Opening on Wednesday, December 11 from 6pm
Exhibition open from December 12 to 15, 2019 and during the Christmas vacations
and by appointment until January 11, 2020
Angélique Lecaille's monumental drawings invite us to contemplate landscapes on the edge of the world. Nebulous skies pierced by light, rocky mountains with sharp edges, the absence of human figures and vertiginous perspectives; in her work, the grandiose rubs shoulders with the phantasmagorical.
"Sucked into a rocky rift, drawn into an abstract clearing, carried away by a cloudy broth, let's not miss the first vertigo these drawings provoke, at the risk of underestimating their critical significance: this trouble is that of anachronism. In the antechamber to the aesthetic experience promised by the virtuosity of large-format graphite work, shouldn't we consider the technique, the subject, the references and perhaps this mood as so many means borrowed from the past to re-interrogate the medium's relevance? Angélique Lecaille puts drawing to the test of the present - until the paper and the hand are exhausted. [...] Angélique Lecaille's rocky visions are part of the Romantic landscape as advocated by Caspar David Friedrich, who demanded that the painter represent "not only what he sees in front of him, but also what he sees in himself" (1).

[Saved entries]
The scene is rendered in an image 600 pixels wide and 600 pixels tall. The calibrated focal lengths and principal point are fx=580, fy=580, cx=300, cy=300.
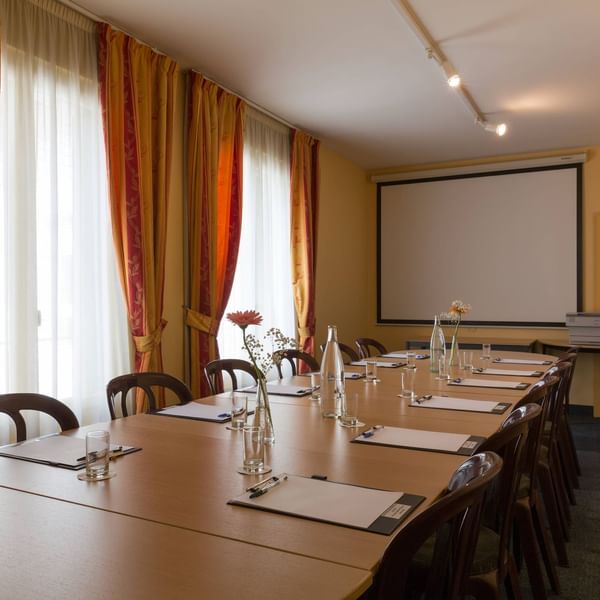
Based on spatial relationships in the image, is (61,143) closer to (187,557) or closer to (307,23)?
(307,23)

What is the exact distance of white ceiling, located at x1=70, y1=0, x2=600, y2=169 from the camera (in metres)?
3.14

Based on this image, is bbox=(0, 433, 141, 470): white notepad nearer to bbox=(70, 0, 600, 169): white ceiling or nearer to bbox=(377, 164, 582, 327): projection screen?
bbox=(70, 0, 600, 169): white ceiling

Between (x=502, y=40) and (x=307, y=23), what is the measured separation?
120cm

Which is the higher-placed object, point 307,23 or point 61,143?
point 307,23

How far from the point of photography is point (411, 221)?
22.5 ft

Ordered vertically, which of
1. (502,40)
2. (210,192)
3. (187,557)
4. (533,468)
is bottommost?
(533,468)

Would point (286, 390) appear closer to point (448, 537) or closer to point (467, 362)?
point (467, 362)

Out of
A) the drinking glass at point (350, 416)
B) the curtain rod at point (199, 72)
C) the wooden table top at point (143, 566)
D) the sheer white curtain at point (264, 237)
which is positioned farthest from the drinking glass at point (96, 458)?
the sheer white curtain at point (264, 237)

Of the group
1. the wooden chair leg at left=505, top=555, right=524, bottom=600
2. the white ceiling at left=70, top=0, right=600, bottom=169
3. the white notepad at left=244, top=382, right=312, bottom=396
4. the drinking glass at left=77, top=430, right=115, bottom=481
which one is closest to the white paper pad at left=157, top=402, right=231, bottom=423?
the white notepad at left=244, top=382, right=312, bottom=396

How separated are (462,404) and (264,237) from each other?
2.96m

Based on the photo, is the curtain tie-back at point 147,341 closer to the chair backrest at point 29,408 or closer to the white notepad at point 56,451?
the chair backrest at point 29,408

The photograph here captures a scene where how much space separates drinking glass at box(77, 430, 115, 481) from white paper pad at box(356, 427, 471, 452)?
0.77 meters

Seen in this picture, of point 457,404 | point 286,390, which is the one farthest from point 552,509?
point 286,390

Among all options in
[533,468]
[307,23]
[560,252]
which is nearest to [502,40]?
[307,23]
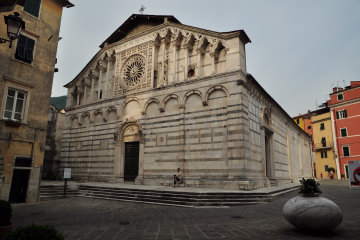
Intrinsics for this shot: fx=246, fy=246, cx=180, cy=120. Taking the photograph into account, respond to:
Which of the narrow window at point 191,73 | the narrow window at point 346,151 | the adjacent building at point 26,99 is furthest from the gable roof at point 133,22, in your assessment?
the narrow window at point 346,151

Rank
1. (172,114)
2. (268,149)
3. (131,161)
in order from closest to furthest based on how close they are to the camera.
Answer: (172,114)
(131,161)
(268,149)

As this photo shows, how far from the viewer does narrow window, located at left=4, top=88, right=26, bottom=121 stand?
1204 cm

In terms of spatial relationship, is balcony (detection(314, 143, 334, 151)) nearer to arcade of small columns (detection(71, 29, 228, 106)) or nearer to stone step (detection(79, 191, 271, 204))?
arcade of small columns (detection(71, 29, 228, 106))

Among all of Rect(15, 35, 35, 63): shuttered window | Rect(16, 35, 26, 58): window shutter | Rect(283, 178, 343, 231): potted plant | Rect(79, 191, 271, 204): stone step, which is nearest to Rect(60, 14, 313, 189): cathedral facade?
Rect(79, 191, 271, 204): stone step

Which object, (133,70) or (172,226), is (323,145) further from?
(172,226)

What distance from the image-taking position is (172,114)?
58.8 ft

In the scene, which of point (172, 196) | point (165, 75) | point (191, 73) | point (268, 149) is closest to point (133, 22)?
point (165, 75)

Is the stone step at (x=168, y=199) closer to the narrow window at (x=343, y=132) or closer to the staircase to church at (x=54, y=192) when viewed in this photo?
the staircase to church at (x=54, y=192)

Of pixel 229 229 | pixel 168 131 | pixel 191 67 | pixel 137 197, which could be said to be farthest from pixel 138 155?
pixel 229 229

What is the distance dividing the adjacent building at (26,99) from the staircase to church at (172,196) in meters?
2.55

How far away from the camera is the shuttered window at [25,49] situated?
41.2ft

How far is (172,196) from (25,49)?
10867 millimetres

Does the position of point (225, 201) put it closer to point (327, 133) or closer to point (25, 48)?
point (25, 48)

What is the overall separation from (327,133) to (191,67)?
33838mm
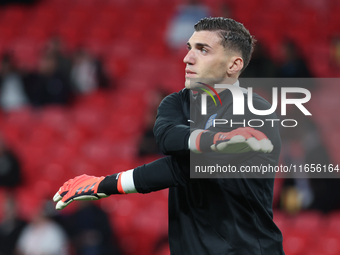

*PARTS OF THE EXERCISE*
1 – According to the exhibition text, until what date can the exhibition be visited by appointment?
2 – Resume the exhibition text about Angélique Lecaille's drawings, starting after its final sentence.
The data come from a source separate from the exhibition text.

*EXERCISE ANSWERS*
1 – January 11, 2020.

2 –
Jean-Claude Pondevie's photographic work reflects a quest for purity and composition, based on landscapes and architectures with no reference to place or time. With his cinematically framed exterior views, he is interested in the "off-field", the space in which our reality is inscribed without documenting it. Architecture is reduced to abstract forms, on which the play of light and shadow and the effects of transparency create a sensation of unreality.
After careful observation, his black monochromes reveal abandoned interiors, urban wastelands and desert landscapes. More recently, Jean-Claude Pondevie has been incorporating evanescent architectures into his images, purely imaginary creations that lend these photographs a fictional dimension.
"Black retains from reality only its pure luminous essence, "this treasure of rays" which Barthes said continued to reach us after the disappearance of the being or thing photographed. (...) The image takes on the thickness of time and place, but at the same time projects another universe. A floating dream..."
Jean Claude Pondevie
A conversation develops between these two singular works, as the photographic work and the drawing plunge us into a mental landscape, a waking dream to which "Le temps suspendu" invites us.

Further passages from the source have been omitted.